First we can assume that the biomass and substrate are being consumed at the same rate, so r_X * S * X = r_X * X * S = r_X * X_in * S_in

Then we can substitute this into the second equation:

dS/dt = (-r_X * X_in * S_in) + (F_in * S_in - F_out * S_out)

We can also substitute the biomass equation into the substrate equation:

dS/dt = (-r_X * X_in * S_in) + (F_in * S_in - F_out * S_out)

dS/dt = (-r_X * X_in * S_in) + (F_in * S_in - F_out * S_out) + (r_X * V)

By solving this equation for V we get:

V = (dS/dt + (F_in * S_in - F_out * S_out)) / r_X

This equation can be used to find the volume of the reactor when given the appropriate input data. It is important to note that this is a simplified model and it can be affected by other factors such as, microorganisms death and inactivation, pH, temperature and other environmental conditions. 


Q.3 

(a) Draw a neat sketch of Overland flow system and explain wastewater distribution method in same. 

Draw a neat sketch of Overland flow system

An overland flow system is a type of constructed wetland that is used to treat wastewater. The system consists of a graded surface, usually a grassy or vegetated area, through which the wastewater flows. The wastewater is distributed over the surface of the area through a series of channels, ditches, or pipes. 

The wastewater distribution method used in an overland flow system can vary depending on the specific design of the system.

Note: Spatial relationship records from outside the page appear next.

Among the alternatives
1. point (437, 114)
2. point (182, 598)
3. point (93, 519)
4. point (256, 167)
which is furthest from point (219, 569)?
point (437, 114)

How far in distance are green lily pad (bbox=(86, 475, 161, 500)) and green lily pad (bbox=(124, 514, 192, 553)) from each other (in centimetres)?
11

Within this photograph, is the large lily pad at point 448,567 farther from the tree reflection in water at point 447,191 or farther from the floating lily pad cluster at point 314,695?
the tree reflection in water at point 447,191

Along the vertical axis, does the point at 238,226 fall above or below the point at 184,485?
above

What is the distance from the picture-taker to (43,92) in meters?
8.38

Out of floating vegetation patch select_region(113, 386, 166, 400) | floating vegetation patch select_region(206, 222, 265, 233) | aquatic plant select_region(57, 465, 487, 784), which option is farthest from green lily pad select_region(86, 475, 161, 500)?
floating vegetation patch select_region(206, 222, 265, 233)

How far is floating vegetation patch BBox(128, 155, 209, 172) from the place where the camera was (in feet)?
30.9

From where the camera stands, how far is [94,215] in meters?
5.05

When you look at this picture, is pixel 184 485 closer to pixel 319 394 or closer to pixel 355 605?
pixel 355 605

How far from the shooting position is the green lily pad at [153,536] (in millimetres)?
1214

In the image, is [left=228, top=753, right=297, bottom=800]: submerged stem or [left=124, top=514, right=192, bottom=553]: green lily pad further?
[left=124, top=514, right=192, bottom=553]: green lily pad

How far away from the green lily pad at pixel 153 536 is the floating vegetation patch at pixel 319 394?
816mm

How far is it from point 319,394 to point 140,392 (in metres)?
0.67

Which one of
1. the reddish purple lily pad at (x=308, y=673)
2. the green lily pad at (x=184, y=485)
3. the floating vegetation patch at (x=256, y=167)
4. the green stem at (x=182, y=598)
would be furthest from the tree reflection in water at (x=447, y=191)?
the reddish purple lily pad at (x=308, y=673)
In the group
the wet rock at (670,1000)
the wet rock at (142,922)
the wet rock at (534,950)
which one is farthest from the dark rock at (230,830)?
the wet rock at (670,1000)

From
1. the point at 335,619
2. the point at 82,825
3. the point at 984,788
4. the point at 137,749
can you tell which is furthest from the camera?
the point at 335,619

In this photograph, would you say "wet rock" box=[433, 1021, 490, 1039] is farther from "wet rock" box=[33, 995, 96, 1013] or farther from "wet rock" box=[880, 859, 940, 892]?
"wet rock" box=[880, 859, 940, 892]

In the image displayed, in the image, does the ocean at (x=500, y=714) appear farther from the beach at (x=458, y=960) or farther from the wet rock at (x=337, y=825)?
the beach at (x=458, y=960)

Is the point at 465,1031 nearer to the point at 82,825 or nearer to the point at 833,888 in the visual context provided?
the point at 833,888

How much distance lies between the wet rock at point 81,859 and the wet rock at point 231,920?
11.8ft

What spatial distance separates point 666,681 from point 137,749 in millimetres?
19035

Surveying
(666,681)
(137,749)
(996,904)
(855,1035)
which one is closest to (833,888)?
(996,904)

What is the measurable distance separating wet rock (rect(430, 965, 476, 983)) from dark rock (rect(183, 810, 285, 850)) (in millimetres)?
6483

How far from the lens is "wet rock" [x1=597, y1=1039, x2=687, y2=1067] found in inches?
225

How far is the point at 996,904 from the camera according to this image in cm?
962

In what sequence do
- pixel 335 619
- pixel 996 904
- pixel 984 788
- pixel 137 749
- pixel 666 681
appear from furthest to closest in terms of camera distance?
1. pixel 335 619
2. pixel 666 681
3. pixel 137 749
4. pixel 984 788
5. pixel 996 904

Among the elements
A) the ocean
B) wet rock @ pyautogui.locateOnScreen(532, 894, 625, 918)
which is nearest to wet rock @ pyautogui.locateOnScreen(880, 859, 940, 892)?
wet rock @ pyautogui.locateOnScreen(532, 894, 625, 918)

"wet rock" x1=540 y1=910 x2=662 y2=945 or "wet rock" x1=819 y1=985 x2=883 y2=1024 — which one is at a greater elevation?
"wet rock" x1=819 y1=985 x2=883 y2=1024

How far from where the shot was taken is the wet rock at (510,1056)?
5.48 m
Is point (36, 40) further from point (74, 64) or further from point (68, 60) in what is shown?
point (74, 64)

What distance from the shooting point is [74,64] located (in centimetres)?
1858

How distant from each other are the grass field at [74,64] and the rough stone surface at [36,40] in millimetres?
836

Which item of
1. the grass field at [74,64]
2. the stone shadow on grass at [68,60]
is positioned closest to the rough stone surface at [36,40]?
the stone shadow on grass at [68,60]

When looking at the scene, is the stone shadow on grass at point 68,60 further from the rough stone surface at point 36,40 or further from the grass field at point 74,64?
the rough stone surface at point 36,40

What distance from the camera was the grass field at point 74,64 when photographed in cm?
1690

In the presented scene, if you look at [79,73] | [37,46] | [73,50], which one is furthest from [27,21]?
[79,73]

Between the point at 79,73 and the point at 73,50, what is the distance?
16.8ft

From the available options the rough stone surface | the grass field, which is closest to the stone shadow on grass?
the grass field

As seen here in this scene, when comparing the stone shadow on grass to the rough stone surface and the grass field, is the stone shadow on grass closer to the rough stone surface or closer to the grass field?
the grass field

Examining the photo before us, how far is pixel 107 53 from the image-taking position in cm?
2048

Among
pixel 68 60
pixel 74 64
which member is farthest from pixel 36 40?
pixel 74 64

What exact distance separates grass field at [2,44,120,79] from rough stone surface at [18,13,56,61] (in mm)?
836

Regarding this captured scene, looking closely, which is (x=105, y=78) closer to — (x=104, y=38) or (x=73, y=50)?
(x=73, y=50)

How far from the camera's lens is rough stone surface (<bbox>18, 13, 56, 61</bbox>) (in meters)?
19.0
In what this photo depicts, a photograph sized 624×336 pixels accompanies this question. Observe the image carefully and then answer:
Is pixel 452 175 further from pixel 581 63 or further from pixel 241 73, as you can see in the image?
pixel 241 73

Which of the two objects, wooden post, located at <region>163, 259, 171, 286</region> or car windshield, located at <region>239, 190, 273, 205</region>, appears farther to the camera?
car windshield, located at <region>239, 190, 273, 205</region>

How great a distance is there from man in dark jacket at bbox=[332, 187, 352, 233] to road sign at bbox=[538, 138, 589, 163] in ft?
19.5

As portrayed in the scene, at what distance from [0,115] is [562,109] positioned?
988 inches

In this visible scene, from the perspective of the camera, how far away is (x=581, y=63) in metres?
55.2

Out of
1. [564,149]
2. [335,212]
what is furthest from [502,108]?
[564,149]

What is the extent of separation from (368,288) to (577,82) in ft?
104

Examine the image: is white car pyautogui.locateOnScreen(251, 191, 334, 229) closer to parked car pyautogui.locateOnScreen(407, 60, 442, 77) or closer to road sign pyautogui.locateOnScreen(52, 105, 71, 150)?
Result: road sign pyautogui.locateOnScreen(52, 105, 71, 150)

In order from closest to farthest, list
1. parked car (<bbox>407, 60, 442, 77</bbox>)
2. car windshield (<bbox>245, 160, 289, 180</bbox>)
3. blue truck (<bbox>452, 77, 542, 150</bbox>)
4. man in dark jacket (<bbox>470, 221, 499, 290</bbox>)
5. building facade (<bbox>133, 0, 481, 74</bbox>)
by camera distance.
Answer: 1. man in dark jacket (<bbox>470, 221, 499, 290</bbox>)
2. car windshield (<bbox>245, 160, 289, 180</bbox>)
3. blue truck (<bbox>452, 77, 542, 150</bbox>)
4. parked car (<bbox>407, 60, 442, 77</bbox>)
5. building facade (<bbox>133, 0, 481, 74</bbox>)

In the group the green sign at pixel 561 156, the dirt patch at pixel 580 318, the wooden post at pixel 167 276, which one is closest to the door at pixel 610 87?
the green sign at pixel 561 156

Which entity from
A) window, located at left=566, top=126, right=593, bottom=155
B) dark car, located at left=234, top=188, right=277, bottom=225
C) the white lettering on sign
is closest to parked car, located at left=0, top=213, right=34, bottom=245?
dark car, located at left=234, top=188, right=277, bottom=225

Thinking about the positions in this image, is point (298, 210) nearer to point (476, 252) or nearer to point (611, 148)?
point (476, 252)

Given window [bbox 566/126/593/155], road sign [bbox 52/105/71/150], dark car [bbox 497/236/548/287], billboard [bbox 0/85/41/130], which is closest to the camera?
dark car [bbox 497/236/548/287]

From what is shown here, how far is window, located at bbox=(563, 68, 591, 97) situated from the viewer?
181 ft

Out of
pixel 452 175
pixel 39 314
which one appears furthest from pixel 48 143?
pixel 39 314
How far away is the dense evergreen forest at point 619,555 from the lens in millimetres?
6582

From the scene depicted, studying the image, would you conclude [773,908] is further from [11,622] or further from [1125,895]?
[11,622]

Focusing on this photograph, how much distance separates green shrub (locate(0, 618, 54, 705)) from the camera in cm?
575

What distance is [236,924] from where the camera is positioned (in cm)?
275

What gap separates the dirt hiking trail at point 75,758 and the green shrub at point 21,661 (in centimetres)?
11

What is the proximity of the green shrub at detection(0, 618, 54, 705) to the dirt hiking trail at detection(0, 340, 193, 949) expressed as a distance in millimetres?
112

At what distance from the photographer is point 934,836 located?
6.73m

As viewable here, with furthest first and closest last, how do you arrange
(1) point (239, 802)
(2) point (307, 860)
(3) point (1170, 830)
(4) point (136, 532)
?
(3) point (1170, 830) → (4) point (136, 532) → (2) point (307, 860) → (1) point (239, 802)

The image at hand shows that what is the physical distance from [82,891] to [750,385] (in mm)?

Some common methods include:

Surface flow: The wastewater is distributed over the surface of the area through a series of channels, ditches, or pipes. The water flows over the surface of the vegetation, where it is treated by physical, chemical, and biological processes. 

Subsurface flow: The wastewater is distributed under the surface of the area through a series of pipes or trenches. The water flows through the soil and is treated by physical, chemical, and biological processes.

Hybrid flow: A combination of surface flow and subsurface flow. The wastewater is distributed over the surface of the area and through a series of pipes or trenches. 

Infiltration flow : The wastewater is distributed over the surface and then it is allowed to seep into the soil, where it is treated by physical, chemical, and biological processes.

Overland flow systems are effective in removing pollutants such as nutrients, suspended solids, and bacteria from wastewater. They are also relatively low-cost and easy to maintain, making them an attractive option for small communities and rural areas that may not have access to more expensive wastewater treatment technologies. 

It is important to note that the design of the system and the wastewater distribution method used will depend on the specific needs of the site and the characteristics of the wastewater being treated. 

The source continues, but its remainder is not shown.